• USING THE INFORMATION
1/ In the passage on infrared breast screening, what imaging comparison illustrates the difference between identifying anatomical structures and identifying physiological processes?
2/ Extend the passage on infrared breast screening, picking up after its final sentence.

• READING PASSAGE
————

Most methods of breast cancer screening, including X-ray mammography and MRI, are directed toward identifying anatomical structures within the breasts. The System detailed in the Yannacone patents identifies and characterizes physiological processes within the breasts. This is comparable to the difference between magnetic resonance imaging (MRI) and functional MRI (fMRI). MRI can image anatomical structures within the body but fMRI can actually image biological processes within the body, rather than just the structures, which might be associated with those processes.
Analysis of the data collected during an infrared breast scan can be used to locate and identify abnormal physiological processes within specific areas of the breast tissue. There is a high degree of correlation between anomalous infrared emissions from the skin surface of the breast and specific physiological anomalies within the volume of breast tissue. The system described in the Yannacone patents establishes the existence of statistically significant anomalous patterns of infrared radiation from the surface of the breast correspond to neo-plastic disease processes within the volume of breast tissue.

————

• EXTRACTED RECORDS

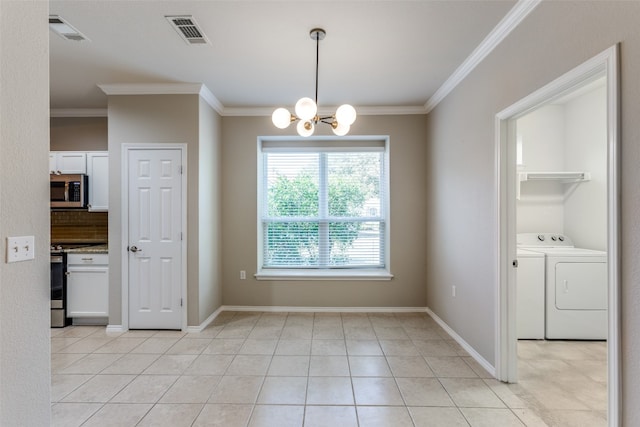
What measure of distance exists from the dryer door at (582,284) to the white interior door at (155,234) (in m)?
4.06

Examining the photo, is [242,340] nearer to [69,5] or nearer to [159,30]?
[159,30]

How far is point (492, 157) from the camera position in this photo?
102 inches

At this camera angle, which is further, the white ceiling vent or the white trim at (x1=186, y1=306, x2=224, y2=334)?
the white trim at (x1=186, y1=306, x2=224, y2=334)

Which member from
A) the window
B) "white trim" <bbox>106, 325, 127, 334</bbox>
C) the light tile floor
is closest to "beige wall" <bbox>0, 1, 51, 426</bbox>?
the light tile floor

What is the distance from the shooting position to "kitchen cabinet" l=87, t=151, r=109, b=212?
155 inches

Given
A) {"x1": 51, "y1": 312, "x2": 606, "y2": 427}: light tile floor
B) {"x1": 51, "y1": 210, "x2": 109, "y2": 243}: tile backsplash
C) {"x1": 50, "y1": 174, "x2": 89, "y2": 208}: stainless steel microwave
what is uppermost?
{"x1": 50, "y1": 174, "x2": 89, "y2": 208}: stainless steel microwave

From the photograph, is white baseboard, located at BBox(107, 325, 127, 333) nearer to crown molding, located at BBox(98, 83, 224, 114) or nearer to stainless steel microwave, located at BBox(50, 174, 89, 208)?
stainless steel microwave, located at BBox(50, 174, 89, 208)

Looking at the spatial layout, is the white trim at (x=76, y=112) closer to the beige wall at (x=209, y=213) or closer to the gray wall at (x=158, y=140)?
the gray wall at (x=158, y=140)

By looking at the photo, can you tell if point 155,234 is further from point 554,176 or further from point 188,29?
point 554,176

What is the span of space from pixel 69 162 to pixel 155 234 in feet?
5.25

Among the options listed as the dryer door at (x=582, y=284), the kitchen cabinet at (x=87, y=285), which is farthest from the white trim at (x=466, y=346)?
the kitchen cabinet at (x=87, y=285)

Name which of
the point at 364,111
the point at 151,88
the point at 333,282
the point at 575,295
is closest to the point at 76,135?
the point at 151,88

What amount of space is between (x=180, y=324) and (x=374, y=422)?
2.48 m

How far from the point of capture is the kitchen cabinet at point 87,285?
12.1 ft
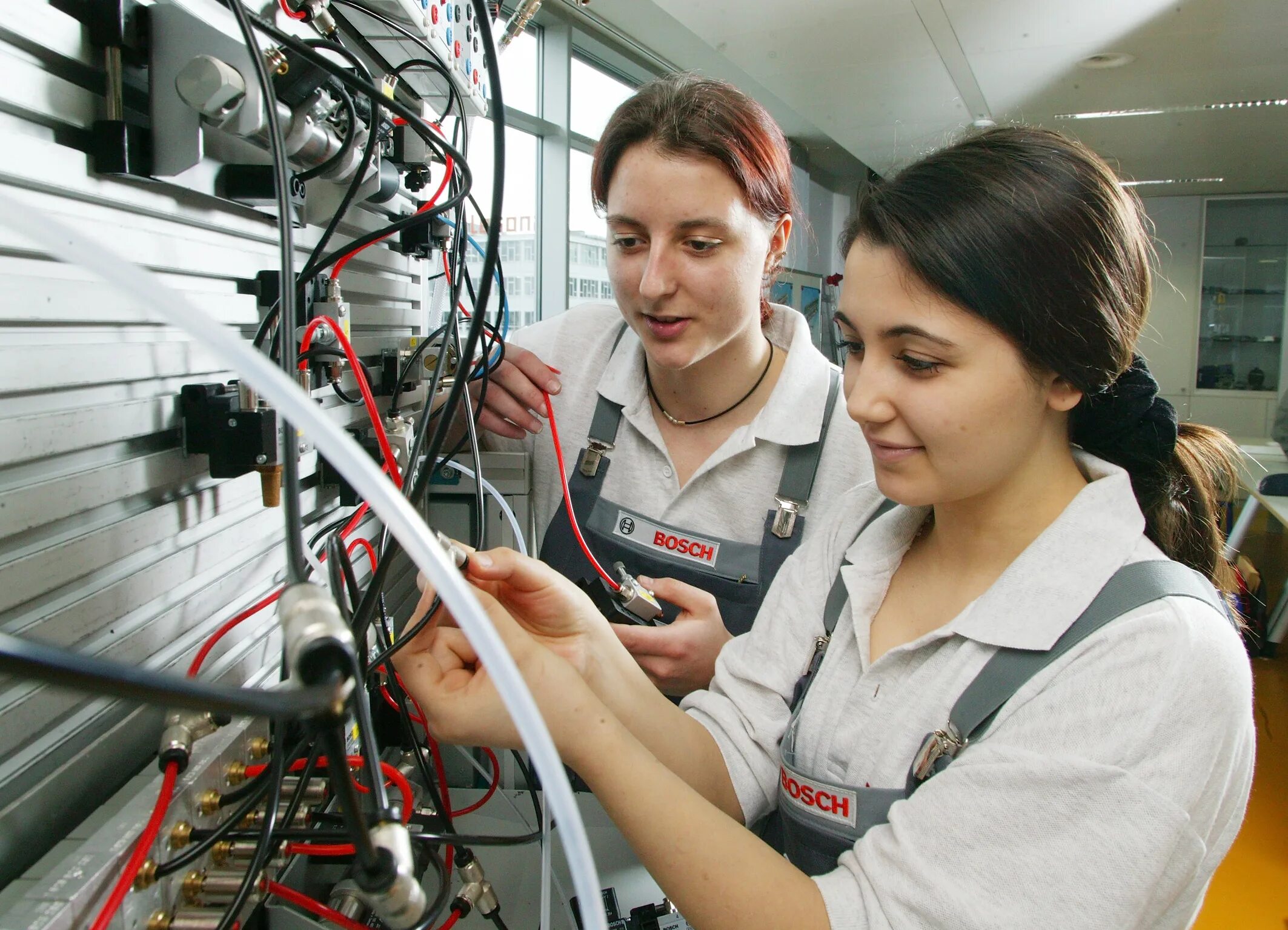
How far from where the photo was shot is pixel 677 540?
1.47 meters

————

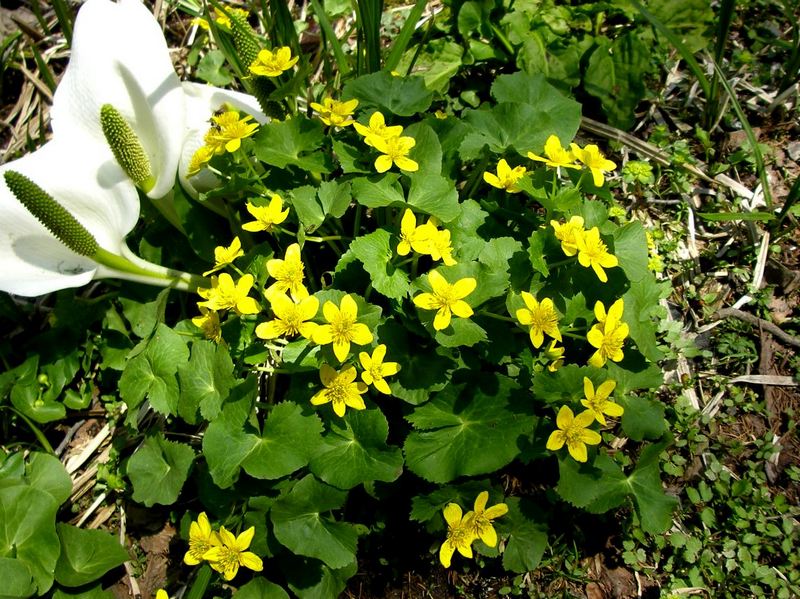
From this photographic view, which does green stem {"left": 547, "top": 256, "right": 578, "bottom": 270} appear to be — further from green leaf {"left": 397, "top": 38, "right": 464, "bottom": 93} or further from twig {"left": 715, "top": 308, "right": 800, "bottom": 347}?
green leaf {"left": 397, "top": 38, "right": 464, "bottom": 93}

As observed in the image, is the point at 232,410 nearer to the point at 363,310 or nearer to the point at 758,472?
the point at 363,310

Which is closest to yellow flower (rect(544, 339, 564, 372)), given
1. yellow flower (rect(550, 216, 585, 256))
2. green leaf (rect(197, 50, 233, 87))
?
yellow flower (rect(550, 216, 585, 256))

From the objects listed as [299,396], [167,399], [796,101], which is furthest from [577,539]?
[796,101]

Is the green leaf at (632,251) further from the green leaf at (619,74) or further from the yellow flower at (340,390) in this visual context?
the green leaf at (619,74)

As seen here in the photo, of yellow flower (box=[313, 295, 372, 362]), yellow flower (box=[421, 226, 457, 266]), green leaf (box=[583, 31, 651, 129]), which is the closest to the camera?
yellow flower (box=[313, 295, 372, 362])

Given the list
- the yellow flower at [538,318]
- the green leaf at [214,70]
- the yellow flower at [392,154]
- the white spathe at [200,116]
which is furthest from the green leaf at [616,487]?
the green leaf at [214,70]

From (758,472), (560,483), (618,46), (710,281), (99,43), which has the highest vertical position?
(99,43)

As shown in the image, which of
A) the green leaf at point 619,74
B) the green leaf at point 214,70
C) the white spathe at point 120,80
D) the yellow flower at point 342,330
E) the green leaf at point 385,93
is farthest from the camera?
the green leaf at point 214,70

————

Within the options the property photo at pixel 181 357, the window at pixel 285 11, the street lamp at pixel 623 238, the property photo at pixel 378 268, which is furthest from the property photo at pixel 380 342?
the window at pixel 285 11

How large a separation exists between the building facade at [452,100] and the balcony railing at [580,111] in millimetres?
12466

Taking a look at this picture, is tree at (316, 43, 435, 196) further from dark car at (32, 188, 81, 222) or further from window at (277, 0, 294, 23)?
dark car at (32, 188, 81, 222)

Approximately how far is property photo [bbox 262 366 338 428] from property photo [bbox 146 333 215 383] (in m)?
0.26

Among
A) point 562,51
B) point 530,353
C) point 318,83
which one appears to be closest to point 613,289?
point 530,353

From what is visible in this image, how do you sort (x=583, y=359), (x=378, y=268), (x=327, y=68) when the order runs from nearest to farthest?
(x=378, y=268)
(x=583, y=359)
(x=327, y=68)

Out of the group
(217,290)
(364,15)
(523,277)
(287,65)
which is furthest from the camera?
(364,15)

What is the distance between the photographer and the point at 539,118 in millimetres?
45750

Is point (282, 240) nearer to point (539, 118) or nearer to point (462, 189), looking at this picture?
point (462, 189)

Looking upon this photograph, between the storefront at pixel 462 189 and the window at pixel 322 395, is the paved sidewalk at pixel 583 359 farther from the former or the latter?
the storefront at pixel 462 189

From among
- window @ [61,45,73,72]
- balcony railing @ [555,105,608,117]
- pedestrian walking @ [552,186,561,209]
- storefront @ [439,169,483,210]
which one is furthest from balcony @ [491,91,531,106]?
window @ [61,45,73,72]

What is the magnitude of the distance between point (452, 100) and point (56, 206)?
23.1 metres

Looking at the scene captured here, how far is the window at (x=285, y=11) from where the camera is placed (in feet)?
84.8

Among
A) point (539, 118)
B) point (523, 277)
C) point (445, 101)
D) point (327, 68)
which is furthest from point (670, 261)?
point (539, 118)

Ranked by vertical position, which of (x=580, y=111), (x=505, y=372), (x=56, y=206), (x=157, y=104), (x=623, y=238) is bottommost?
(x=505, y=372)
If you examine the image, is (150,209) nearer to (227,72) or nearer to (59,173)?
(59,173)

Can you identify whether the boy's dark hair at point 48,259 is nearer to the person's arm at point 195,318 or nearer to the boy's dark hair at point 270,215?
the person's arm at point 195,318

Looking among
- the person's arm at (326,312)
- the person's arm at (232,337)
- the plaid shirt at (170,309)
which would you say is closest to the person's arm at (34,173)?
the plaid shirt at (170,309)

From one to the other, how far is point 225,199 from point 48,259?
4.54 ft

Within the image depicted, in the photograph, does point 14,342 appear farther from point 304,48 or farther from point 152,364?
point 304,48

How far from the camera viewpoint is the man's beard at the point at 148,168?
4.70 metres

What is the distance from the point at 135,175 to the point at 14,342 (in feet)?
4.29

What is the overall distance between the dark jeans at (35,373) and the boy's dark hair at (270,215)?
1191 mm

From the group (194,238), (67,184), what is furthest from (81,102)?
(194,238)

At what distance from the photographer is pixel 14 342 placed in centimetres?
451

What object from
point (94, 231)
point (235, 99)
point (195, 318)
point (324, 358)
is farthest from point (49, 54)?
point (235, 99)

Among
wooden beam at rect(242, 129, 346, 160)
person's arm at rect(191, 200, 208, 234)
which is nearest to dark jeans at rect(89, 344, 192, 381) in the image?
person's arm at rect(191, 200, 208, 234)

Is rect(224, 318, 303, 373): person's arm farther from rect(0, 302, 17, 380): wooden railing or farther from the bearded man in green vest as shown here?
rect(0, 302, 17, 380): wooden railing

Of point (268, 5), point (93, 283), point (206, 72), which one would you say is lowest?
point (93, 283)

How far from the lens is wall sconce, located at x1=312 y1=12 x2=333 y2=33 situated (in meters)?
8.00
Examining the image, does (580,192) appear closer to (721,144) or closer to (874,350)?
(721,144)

————

• RESPONSES TO THE EXERCISE
1/ The difference between magnetic resonance imaging (MRI) and functional MRI (fMRI).

2/
physiological mechanisms of anomalous infrared emissions

There are several physiological mechanisms that can account for the association between anomalous infrared emissions from a particular area on the surface of the breast and some abnormal physiological process within the volume of breast tissue. Some of those mechanisms suggest that chemical messengers from neoplastic activity may influence the response of the superficial blood vessels of the skin to thermal challenge, while other mechanisms may be related to angiogenesis and the angiogenic activity necessary for tumor growth within the volume of breast tissue. Sympathetic nervous system control of the thermoregulatory process in the human body when confronting thermal challenge is also involved. Still other physiological and biophysical mechanisms may be recognized as the database grows.
The approach of the Yannacone patents to breast cancer detection is based upon detecting, distinguishing and classifying all possible physiological activity in the volume of breast tissue in response to a non-invasive, room temperature, convective thermal challenge. Within the limits of detector sensitivity, the System records the complete spectrum of the physiological response directly measuring the spatial and temporal variation in infrared emissions from the entire surface area of the breasts during a thermal challenge. Temporal histograms can represent the complete spectrum of physiological responses to the thermal challenge in both space and time.